(Beginning of Provided material)
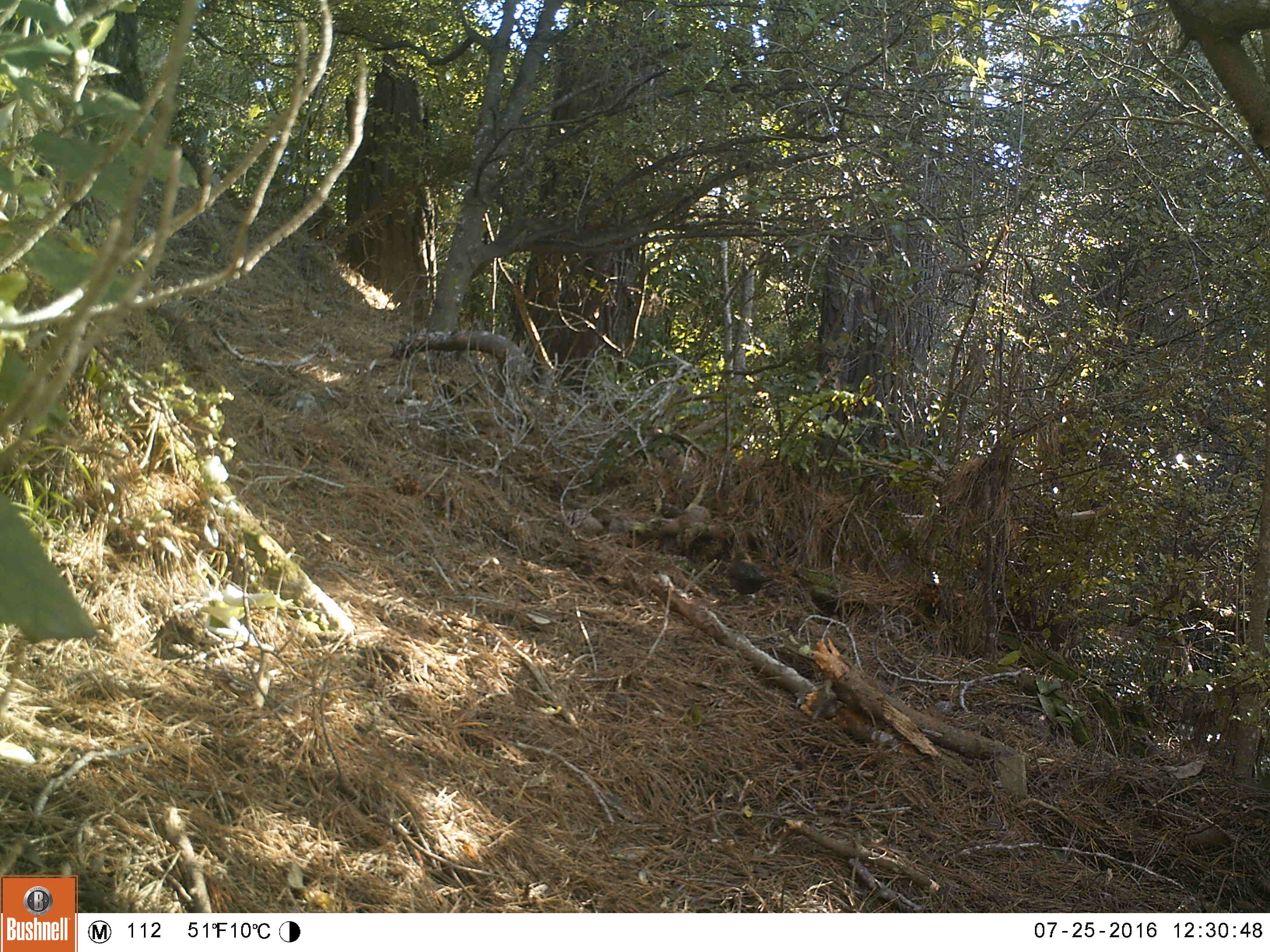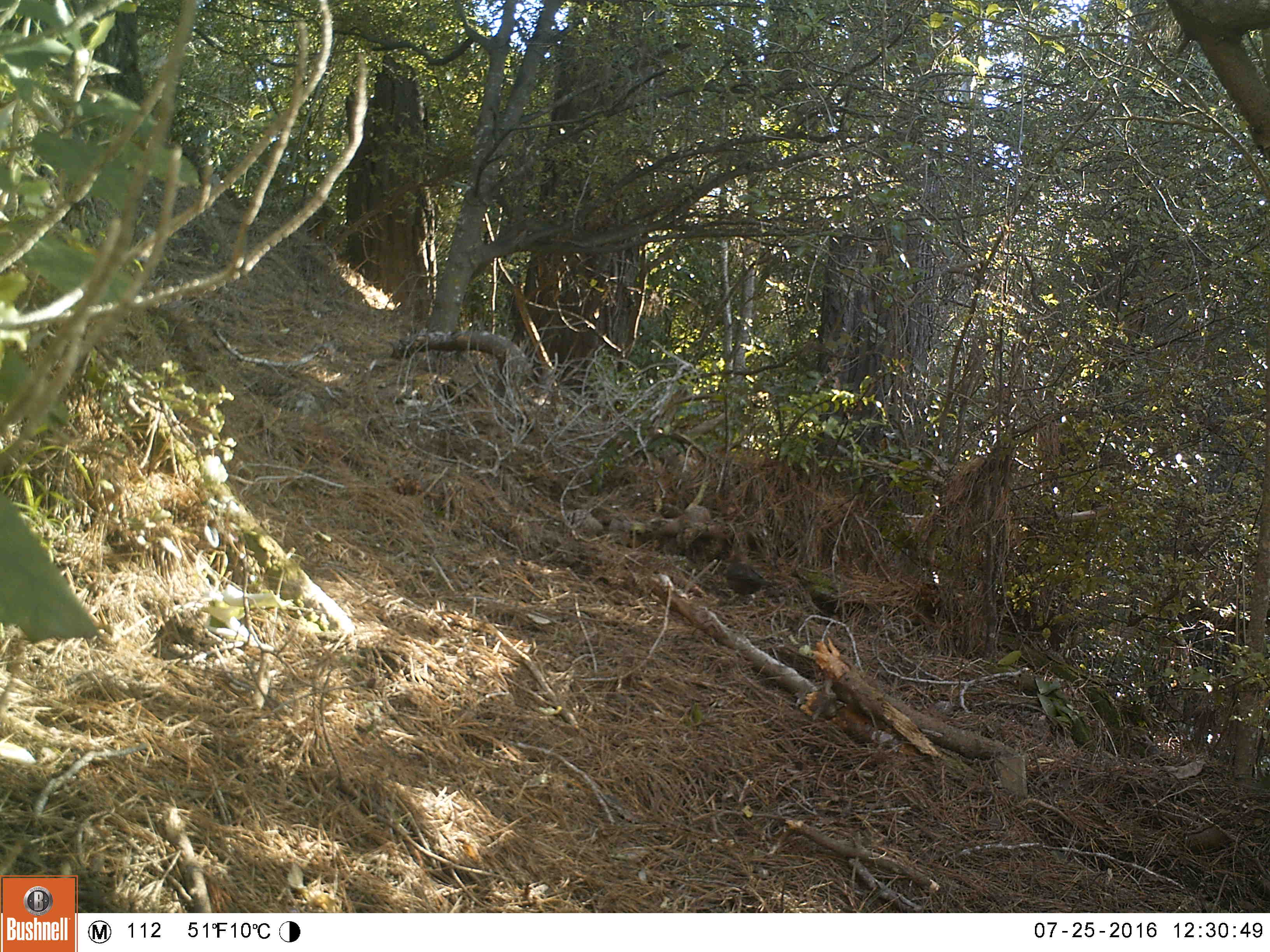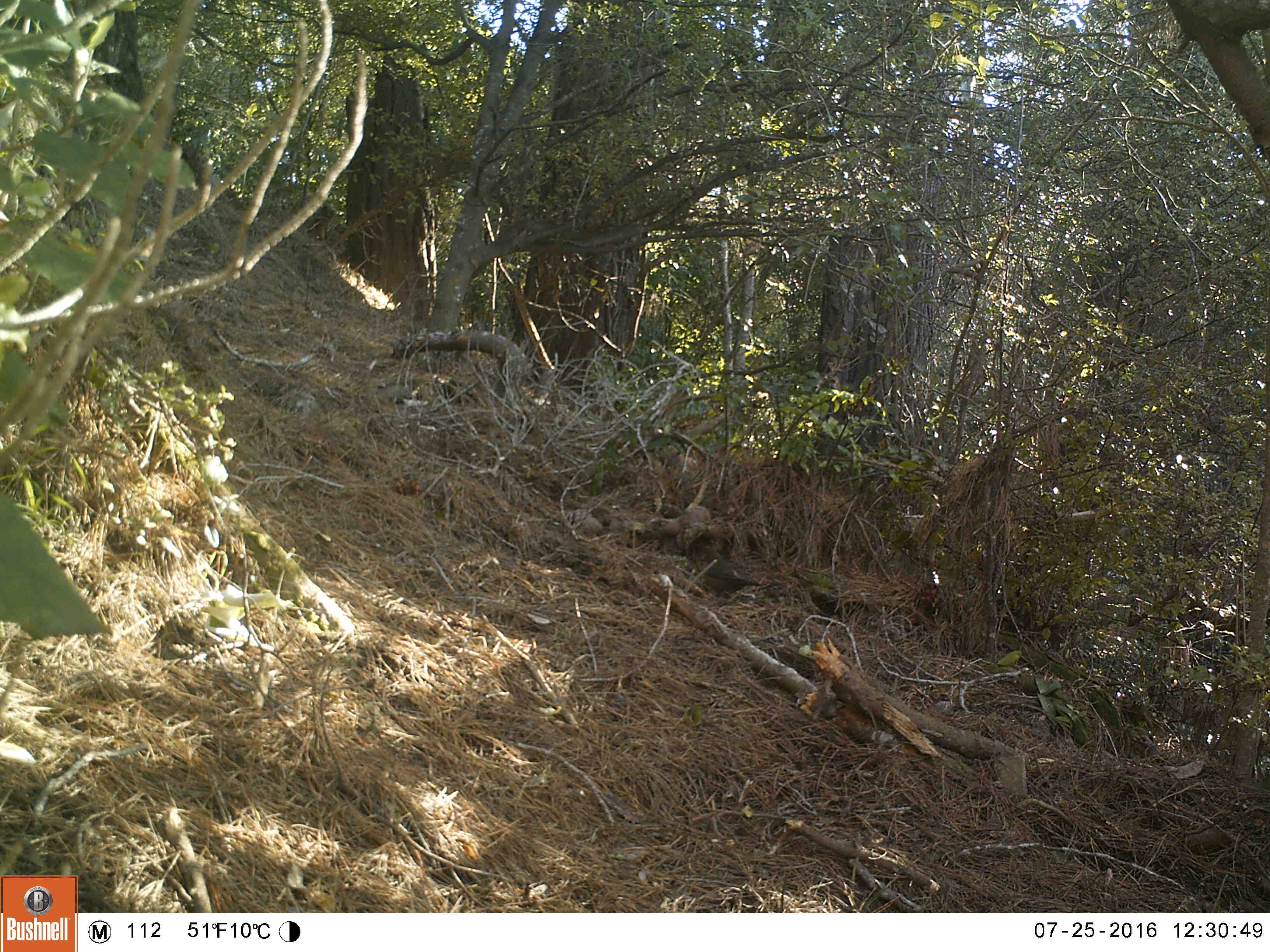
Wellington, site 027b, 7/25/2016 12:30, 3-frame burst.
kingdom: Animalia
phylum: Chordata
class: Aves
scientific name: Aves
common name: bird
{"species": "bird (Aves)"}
(End of Provided material)
(Beginning of Provided material)
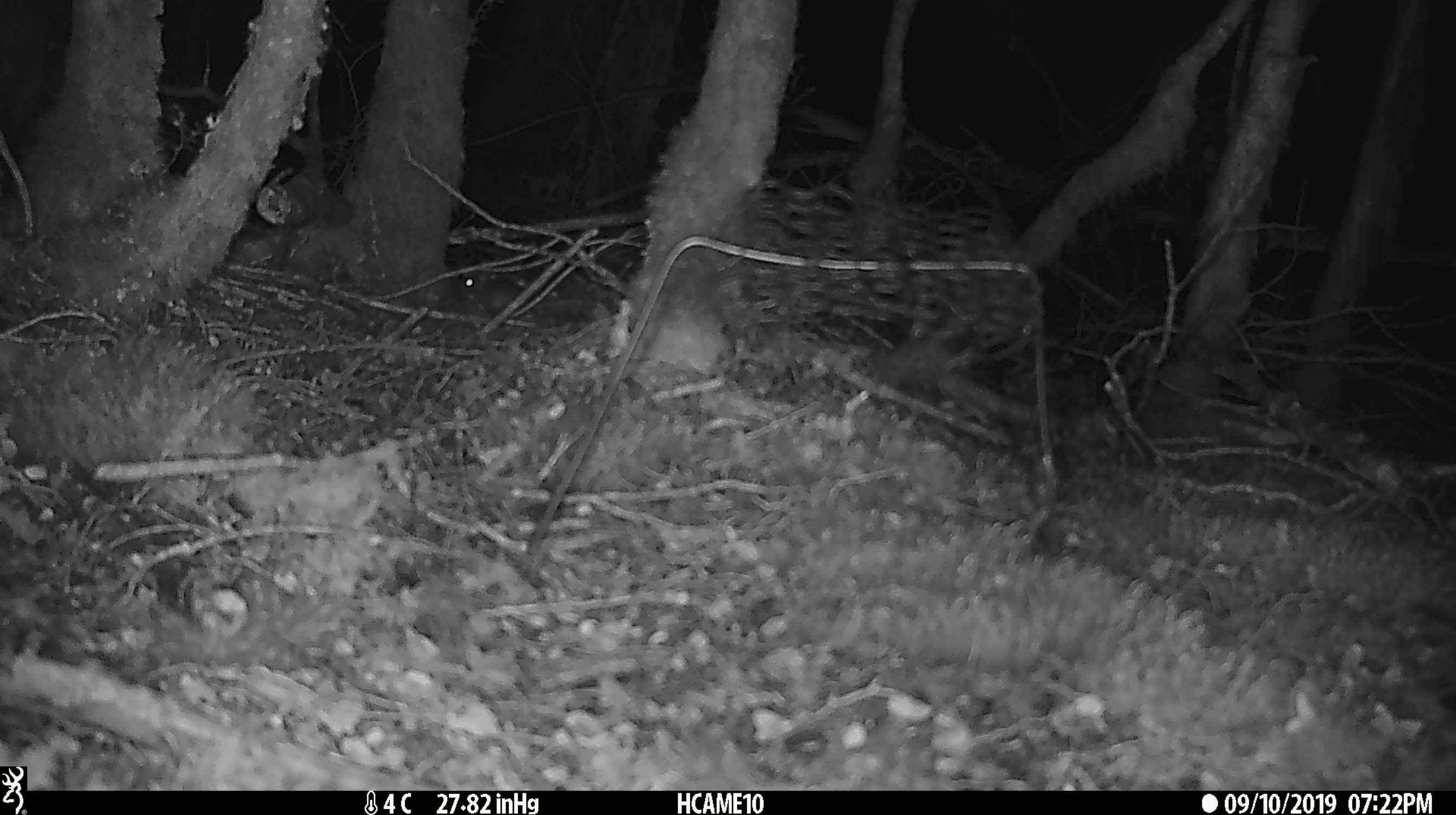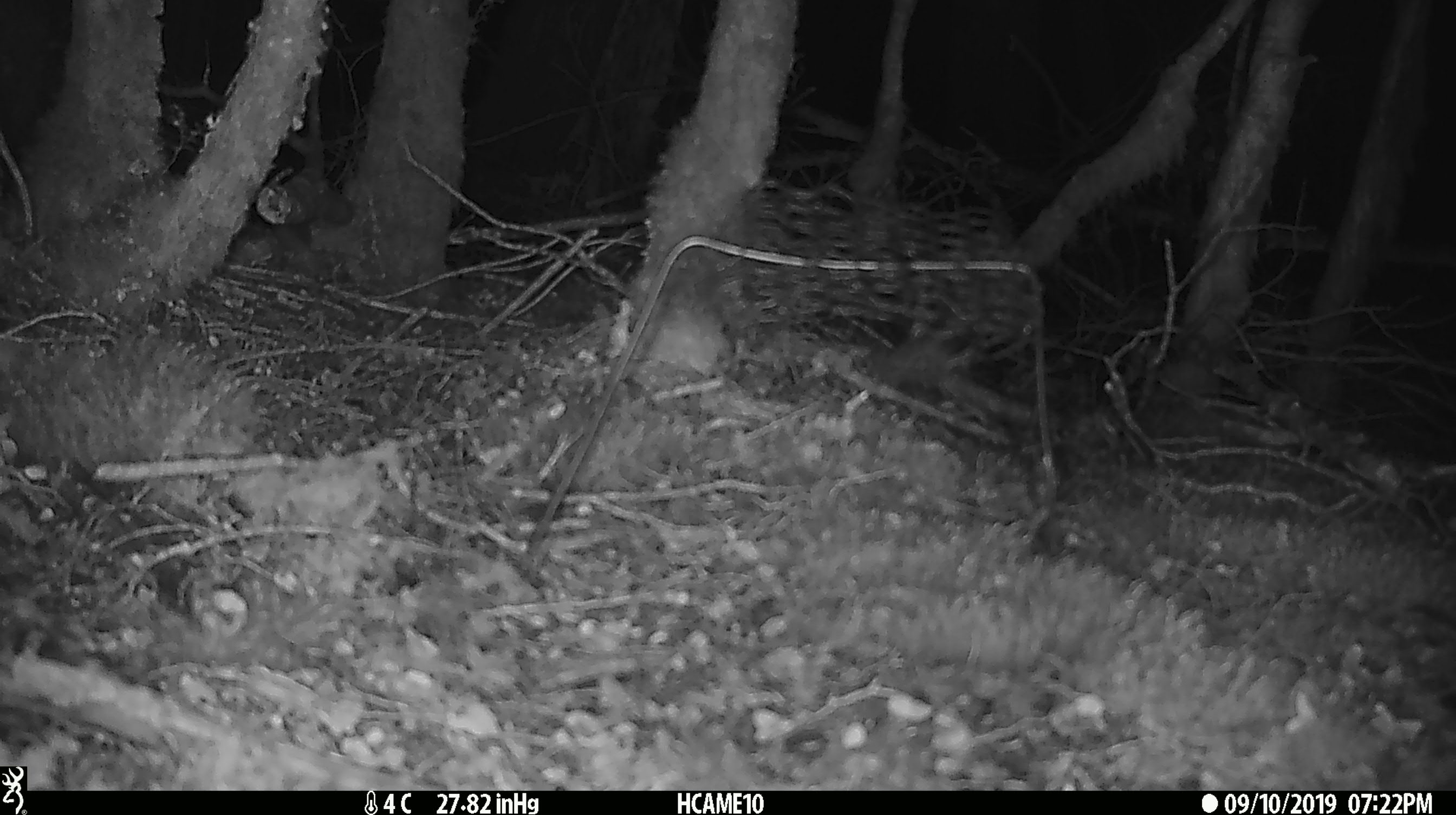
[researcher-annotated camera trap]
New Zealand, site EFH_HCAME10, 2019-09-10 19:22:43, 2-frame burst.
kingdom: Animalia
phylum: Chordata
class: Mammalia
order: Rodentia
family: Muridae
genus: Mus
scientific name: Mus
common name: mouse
(End of Provided material)
-- Your task --
Among the records above, a stretch begins at the line containing "[researcher-annotated camera trap]" and ends at the line containing "common name: mouse". Restate that stretch word for word, and nothing else.

-- Problem solution --
[researcher-annotated camera trap]
New Zealand, site EFH_HCAME10, 2019-09-10 19:22:43, 2-frame burst.
kingdom: Animalia
phylum: Chordata
class: Mammalia
order: Rodentia
family: Muridae
genus: Mus
scientific name: Mus
common name: mouse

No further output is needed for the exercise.